Dank et al[32]IF vs CF33331.8% vs 25.8%TTP, 5.0 vs 4.2; OS, 9.0 vs 8.7
Koizumi et al[36]CS vs S30554% vs 31%PFS, 6.0 vs 4.0; OS, 13 vs 11
Ajani et al[39]CS vs CF105329.1% vs 31.9%PFS, 4.8 vs 5.5; OS, 8.6 vs 7.9
Yoshida et al[40]DS vs S63538.8% vs 26.8%PFS, 5.29 vs 4.17; OS, 12.48 vs 10.78
Targeted therapy

Anti-HER2 agents: EGFR overexpression has been found in different cancer types including gastric cancer and is believed to be associated with tumor invasion, high grade histology, and poor prognosis[41]. The EGFR family comprises four members, of which epidermal growth factor receptor 1 (EGFR1) and HER2 (EGFR-II) have been comprehensively investigated as targets for drugs in patients with metastatic gastric cancer.

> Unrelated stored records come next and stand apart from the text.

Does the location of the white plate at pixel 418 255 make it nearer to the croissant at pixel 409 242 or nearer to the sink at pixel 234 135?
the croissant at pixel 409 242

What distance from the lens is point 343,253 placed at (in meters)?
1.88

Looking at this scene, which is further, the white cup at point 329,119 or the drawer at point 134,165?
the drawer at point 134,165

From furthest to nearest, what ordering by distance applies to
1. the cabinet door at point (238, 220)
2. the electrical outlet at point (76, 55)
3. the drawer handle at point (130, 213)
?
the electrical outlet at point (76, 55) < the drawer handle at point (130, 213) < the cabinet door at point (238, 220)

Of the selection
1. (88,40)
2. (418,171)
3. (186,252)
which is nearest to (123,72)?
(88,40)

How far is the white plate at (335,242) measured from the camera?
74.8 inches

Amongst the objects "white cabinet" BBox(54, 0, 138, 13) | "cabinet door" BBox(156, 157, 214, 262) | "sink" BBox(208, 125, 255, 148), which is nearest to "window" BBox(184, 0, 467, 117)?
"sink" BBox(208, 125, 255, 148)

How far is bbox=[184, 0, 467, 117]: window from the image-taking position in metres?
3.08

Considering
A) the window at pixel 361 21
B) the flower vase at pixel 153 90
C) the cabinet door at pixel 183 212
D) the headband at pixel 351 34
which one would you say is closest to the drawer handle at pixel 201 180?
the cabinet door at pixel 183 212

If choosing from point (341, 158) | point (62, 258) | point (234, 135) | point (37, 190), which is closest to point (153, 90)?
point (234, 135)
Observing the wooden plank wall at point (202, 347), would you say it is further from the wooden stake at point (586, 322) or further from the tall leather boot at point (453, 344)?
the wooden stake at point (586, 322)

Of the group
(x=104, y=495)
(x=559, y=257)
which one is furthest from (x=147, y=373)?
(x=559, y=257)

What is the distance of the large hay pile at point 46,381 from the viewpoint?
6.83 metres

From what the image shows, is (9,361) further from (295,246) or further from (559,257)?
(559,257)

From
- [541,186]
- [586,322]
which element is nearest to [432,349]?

HER2 amplification and HER2 overexpression increase from 12% to 27% and 9% to 23%, respectively, in esophagogastric cancer, a similar percentage to that seen in breast cancer[42-46]. HER2 positivity is reported to be more frequent in patients with intestinal histology (34%) than in those with diffuse-type histology (6%), as well as in gastroesophageal junction (32%) compared to gastric cancer (18%)[46].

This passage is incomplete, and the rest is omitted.